With the NFL's preseason officially underway, the AJC's Ken Sugiura took a moment to look and see how some of Tech's most recent alumni are doing with their new professional teams. Interestingly enough, all but one 2014 Yellow Jacket -- DeAndre Smelter, in this case -- took the field for an NFL team in week one of the preseason and made some sort of impact. Shaq Mason, who started at left guard for New England, surprised no one by excelling in run-blocking but struggling to hold his own against a tough Packers defensive line in pass protection. Though he isn't a rookie, it is worth nothing that former Yellow Jacket Jemea Thomas had a great game for the Tennessee Titans against the Falcons, leading the team in tackles with seven. Thomas is now with his fourth team since being selected by New England last year.
Though calling Justin Thomas a mere field general would be an appalling insult to all that he has accomplished as Georgia Tech's starting quarterback, there is no denying that his unique and effective leadership style has made his tenure on The Flats among the most successful in history. Calling Thomas a "quiet leader" as ESPN's David Hale does in the article is a very accurate reflection on what the redshirt junior has been able to do with Tech's football team -- his style stands in such stark contrast with that of his predecessor, Vad Lee, that you can't help but attribute some of his success as a player to how he conducts himself. Though it is too early to call him a generational player (in Paul Johnson's system, of course), it is more than fair to say that finding a playmaker with such strong leadership qualities is both rare and exciting. The next two seasons should be a lot of fun.

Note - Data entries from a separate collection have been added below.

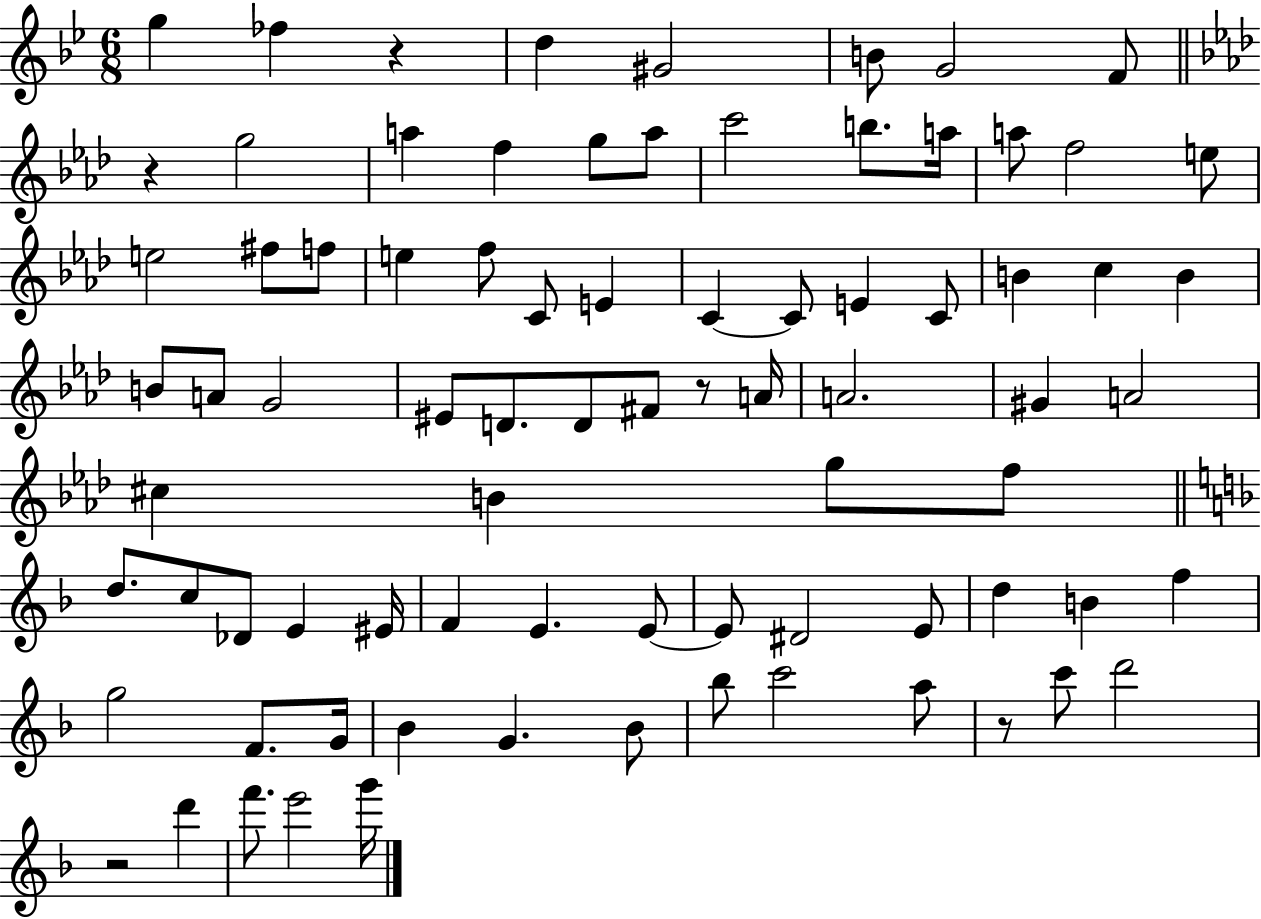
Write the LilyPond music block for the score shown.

{
  \clef treble
  \numericTimeSignature
  \time 6/8
  \key bes \major
  g''4 fes''4 r4 | d''4 gis'2 | b'8 g'2 f'8 | \bar "||" \break \key aes \major r4 g''2 | a''4 f''4 g''8 a''8 | c'''2 b''8. a''16 | a''8 f''2 e''8 | \break e''2 fis''8 f''8 | e''4 f''8 c'8 e'4 | c'4~~ c'8 e'4 c'8 | b'4 c''4 b'4 | \break b'8 a'8 g'2 | eis'8 d'8. d'8 fis'8 r8 a'16 | a'2. | gis'4 a'2 | \break cis''4 b'4 g''8 f''8 | \bar "||" \break \key f \major d''8. c''8 des'8 e'4 eis'16 | f'4 e'4. e'8~~ | e'8 dis'2 e'8 | d''4 b'4 f''4 | \break g''2 f'8. g'16 | bes'4 g'4. bes'8 | bes''8 c'''2 a''8 | r8 c'''8 d'''2 | \break r2 d'''4 | f'''8. e'''2 g'''16 | \bar "|."
}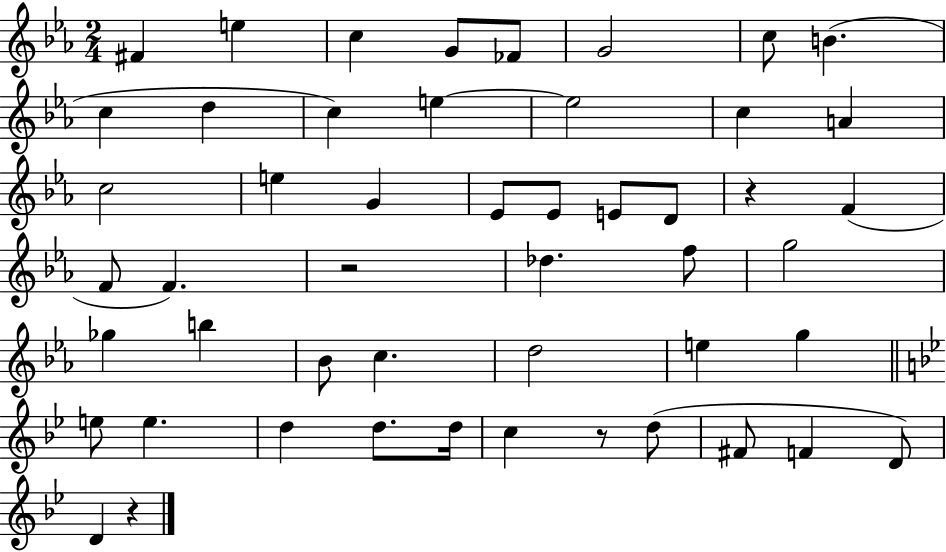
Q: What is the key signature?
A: EES major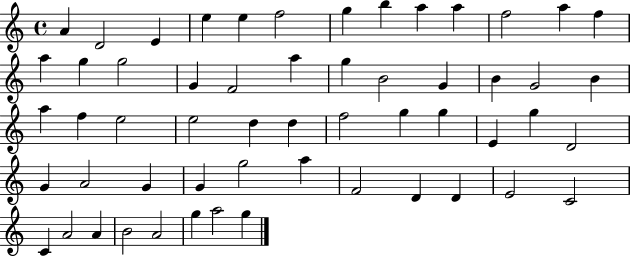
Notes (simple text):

A4/q D4/h E4/q E5/q E5/q F5/h G5/q B5/q A5/q A5/q F5/h A5/q F5/q A5/q G5/q G5/h G4/q F4/h A5/q G5/q B4/h G4/q B4/q G4/h B4/q A5/q F5/q E5/h E5/h D5/q D5/q F5/h G5/q G5/q E4/q G5/q D4/h G4/q A4/h G4/q G4/q G5/h A5/q F4/h D4/q D4/q E4/h C4/h C4/q A4/h A4/q B4/h A4/h G5/q A5/h G5/q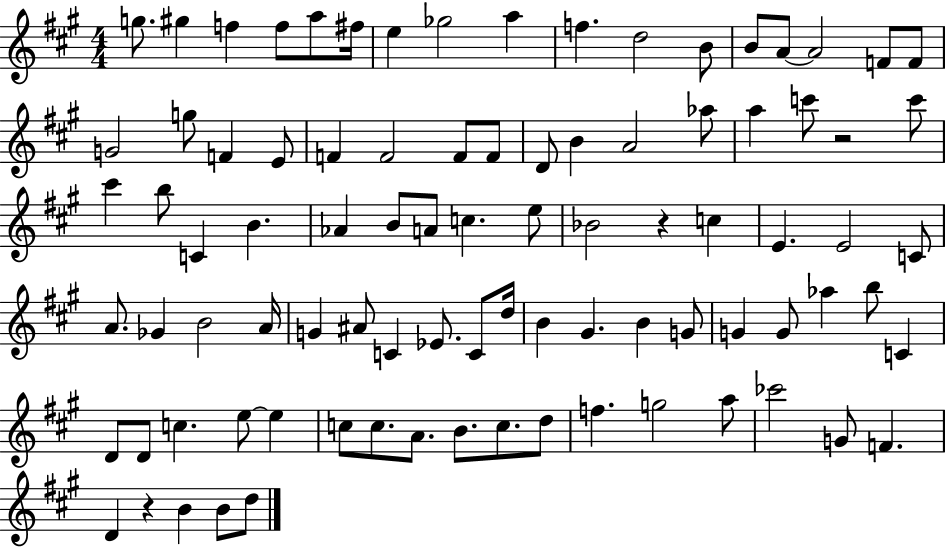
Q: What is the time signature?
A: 4/4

Paul Johnson was recently asked to list his top five favorite wins of his entire coaching tenure yesterday and rattled off a list that includes a couple of FCS Championships and a number of upsets. I think we sometimes forget just how historically good a coach Paul Johnson was at the FCS level -- his Georgia Southern teams dominated consistently and won multiple national championships with ease. I've never mentioned this before and haven't heard it mentioned elsewhere, but it sure seems like Johnson's experience coaching in a playoff would be very valuable if Tech were to make a playoff appearance, particularly now while so few coaches have any similar experience. To clarify, I'm just saying that it is an asset. I'm not projecting a playoff appearance, for now at least.
It was announced yesterday by the National Labor Relations Board that student athletes at Northwestern University would not be allowed to unionize, officially striking down their proposal. Though this seems like a loss for student-athletes on the outside, you have to remember that they've already won plenty. Be it stipends or new regulations allowing family to travel to games, the state of NCAA athletes is better now than it was a year ago. Unionization just seems a bit extreme, at least at this juncture.
How big of an advantage would Paul Johnson's FCS playoff experience be in the FBS playoff?